** What you are asked to do **
All lines between the start of the listing below and the line containing "common name: wild turkey", inclusive, must be repeated exactly.

==== Supplied records

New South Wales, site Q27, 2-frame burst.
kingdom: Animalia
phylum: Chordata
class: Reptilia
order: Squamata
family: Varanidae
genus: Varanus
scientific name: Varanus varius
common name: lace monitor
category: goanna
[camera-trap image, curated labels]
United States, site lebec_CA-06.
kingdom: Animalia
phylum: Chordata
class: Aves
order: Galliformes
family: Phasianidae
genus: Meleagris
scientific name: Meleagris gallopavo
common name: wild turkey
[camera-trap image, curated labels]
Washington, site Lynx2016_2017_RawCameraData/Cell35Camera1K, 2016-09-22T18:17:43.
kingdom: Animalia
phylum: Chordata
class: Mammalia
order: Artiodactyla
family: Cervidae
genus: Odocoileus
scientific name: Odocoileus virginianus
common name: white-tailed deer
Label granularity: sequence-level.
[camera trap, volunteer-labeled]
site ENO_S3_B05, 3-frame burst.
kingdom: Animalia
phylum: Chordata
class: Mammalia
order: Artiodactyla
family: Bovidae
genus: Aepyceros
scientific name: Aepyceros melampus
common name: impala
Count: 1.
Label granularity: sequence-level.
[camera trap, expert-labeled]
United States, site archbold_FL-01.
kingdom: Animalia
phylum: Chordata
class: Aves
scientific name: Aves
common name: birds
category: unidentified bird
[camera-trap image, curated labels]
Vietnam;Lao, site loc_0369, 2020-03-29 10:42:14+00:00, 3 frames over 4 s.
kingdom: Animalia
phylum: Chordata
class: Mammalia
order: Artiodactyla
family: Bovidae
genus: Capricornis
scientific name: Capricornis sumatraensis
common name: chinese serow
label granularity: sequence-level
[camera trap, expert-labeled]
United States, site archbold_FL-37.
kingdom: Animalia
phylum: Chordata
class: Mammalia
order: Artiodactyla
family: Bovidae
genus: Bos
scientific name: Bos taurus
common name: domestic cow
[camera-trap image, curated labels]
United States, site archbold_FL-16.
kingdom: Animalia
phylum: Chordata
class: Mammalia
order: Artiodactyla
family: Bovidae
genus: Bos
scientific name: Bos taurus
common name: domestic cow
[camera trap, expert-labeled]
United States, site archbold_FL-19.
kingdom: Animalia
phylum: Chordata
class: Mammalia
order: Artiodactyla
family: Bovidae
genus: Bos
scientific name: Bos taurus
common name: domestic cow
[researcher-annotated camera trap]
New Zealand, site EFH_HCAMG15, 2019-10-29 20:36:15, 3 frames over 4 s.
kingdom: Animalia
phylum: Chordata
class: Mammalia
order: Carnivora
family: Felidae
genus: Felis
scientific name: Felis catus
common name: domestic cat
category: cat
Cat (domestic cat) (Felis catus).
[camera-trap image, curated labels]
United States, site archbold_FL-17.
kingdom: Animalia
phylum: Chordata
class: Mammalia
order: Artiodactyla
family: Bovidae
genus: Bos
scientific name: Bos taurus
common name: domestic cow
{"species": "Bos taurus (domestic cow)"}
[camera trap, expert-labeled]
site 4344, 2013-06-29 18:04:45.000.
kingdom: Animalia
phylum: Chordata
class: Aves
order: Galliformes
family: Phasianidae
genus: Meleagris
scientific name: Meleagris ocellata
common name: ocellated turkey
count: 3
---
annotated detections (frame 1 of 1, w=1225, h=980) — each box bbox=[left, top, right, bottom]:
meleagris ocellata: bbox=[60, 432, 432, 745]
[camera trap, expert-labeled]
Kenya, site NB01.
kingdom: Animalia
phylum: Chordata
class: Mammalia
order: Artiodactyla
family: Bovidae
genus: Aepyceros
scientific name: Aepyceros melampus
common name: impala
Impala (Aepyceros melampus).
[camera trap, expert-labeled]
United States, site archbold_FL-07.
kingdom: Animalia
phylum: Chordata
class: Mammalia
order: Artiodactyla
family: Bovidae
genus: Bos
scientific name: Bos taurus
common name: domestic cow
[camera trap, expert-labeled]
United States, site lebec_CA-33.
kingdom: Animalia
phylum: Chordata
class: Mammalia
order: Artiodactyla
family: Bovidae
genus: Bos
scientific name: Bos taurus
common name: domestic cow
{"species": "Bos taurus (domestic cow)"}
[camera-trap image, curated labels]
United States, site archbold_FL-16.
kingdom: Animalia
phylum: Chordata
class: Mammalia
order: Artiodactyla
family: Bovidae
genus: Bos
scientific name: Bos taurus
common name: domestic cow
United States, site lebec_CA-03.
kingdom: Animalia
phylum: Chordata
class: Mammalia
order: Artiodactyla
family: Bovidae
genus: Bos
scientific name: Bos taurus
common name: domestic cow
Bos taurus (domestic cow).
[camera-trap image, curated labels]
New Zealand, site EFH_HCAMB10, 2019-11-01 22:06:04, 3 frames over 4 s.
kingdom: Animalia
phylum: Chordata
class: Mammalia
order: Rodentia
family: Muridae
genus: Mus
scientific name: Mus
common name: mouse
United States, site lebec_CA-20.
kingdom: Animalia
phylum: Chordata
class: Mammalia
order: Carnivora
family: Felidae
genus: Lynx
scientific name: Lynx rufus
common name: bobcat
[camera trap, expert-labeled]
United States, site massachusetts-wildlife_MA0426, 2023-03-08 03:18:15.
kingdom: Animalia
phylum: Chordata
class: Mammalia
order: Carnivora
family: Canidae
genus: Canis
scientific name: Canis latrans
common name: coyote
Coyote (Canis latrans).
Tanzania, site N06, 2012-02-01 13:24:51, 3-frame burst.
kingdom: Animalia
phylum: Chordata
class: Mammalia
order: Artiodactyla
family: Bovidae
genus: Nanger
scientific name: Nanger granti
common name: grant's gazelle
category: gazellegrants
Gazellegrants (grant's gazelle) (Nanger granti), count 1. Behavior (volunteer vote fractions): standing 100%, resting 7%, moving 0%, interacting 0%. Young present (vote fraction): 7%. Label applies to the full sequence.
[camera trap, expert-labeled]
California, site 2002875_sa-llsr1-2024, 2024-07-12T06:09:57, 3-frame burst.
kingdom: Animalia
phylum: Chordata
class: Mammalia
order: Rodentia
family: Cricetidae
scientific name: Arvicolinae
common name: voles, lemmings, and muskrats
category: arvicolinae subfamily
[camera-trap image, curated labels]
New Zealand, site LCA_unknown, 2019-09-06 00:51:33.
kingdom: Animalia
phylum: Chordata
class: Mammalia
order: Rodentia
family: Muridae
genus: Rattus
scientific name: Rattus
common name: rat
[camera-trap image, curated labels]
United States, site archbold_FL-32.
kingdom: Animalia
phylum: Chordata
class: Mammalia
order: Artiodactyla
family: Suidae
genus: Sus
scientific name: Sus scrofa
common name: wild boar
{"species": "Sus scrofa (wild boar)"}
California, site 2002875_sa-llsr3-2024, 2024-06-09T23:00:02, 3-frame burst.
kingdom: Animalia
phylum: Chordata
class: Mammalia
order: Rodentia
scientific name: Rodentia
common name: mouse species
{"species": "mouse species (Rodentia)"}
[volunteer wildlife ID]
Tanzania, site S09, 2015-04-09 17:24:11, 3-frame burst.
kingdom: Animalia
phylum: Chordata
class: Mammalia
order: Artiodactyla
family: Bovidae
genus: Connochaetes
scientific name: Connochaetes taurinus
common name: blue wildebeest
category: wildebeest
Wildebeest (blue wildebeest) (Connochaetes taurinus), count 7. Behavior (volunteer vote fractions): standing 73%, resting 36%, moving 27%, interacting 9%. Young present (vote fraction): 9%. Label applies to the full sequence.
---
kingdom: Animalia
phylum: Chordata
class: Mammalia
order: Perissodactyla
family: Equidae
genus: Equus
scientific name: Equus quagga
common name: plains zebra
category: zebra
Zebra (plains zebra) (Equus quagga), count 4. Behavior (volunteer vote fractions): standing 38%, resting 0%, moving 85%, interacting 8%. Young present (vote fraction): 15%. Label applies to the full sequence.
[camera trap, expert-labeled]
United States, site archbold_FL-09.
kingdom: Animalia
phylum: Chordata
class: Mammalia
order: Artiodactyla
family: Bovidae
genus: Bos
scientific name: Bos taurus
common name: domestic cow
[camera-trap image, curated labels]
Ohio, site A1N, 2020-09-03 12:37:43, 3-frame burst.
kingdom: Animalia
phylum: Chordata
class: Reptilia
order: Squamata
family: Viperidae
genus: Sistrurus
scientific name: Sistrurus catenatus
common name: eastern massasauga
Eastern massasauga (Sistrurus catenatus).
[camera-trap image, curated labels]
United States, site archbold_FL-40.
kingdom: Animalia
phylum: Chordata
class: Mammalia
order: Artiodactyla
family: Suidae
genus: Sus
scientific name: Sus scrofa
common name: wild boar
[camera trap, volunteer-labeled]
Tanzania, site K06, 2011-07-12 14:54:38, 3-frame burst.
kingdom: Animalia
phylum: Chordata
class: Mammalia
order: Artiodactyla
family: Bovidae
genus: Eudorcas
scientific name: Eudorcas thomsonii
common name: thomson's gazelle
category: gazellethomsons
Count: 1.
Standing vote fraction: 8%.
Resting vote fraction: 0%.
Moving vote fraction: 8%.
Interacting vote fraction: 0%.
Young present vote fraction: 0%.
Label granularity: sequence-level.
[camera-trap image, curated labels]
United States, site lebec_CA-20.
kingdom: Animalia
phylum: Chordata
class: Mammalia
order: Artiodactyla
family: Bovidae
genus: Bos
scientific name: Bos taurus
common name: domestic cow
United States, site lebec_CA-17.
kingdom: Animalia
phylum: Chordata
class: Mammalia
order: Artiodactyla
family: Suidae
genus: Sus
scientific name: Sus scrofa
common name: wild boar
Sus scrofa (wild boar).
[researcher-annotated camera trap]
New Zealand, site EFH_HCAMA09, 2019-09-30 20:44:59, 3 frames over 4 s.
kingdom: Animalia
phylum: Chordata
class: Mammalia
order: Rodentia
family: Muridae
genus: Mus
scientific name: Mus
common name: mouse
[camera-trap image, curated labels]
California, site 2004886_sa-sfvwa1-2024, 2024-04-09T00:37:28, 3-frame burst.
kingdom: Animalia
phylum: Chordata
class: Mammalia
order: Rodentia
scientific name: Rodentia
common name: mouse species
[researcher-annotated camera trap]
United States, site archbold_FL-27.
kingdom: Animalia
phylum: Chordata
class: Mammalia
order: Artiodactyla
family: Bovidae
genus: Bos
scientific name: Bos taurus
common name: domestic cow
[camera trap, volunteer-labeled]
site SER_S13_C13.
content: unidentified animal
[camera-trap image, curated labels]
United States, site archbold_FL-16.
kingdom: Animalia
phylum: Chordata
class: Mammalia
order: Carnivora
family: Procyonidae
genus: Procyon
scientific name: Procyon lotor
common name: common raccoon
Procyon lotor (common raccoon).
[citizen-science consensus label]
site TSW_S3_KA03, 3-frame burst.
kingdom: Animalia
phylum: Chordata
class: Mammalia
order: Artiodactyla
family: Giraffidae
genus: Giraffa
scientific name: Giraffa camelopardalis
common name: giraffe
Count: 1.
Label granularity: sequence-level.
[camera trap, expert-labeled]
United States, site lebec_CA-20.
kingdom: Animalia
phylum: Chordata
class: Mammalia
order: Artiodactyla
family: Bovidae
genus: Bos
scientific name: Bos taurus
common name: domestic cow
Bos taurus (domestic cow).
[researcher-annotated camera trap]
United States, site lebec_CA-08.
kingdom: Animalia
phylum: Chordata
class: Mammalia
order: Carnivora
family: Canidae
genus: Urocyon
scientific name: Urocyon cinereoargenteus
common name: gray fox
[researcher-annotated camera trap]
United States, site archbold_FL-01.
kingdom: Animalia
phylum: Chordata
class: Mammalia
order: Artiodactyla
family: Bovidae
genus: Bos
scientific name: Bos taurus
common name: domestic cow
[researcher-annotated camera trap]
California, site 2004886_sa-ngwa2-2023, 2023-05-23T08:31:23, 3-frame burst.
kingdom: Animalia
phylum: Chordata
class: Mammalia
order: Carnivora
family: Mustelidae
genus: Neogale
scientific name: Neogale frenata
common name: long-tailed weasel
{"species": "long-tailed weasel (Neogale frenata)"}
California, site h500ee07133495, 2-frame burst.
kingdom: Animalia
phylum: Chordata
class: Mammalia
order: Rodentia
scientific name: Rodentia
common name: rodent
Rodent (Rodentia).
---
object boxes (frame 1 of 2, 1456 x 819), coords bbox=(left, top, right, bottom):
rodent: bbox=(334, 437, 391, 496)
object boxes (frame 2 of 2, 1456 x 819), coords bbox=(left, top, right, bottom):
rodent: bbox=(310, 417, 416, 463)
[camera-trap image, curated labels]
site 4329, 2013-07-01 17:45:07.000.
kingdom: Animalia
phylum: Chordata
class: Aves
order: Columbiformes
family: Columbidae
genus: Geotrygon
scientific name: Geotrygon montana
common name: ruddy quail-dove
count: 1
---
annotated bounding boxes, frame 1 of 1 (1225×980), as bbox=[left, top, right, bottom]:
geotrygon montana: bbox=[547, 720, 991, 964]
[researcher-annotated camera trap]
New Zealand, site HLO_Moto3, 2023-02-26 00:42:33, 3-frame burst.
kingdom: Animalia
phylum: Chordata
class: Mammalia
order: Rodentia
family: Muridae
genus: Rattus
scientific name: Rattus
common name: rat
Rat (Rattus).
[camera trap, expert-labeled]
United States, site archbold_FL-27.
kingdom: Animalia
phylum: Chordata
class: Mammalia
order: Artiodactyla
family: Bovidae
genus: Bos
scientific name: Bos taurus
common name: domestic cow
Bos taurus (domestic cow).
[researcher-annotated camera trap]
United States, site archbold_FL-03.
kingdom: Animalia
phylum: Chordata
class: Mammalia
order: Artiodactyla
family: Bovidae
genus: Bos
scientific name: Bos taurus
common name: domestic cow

========

** Solved problem **
New South Wales, site Q27, 2-frame burst.
kingdom: Animalia
phylum: Chordata
class: Reptilia
order: Squamata
family: Varanidae
genus: Varanus
scientific name: Varanus varius
common name: lace monitor
category: goanna
[camera-trap image, curated labels]
United States, site lebec_CA-06.
kingdom: Animalia
phylum: Chordata
class: Aves
order: Galliformes
family: Phasianidae
genus: Meleagris
scientific name: Meleagris gallopavo
common name: wild turkey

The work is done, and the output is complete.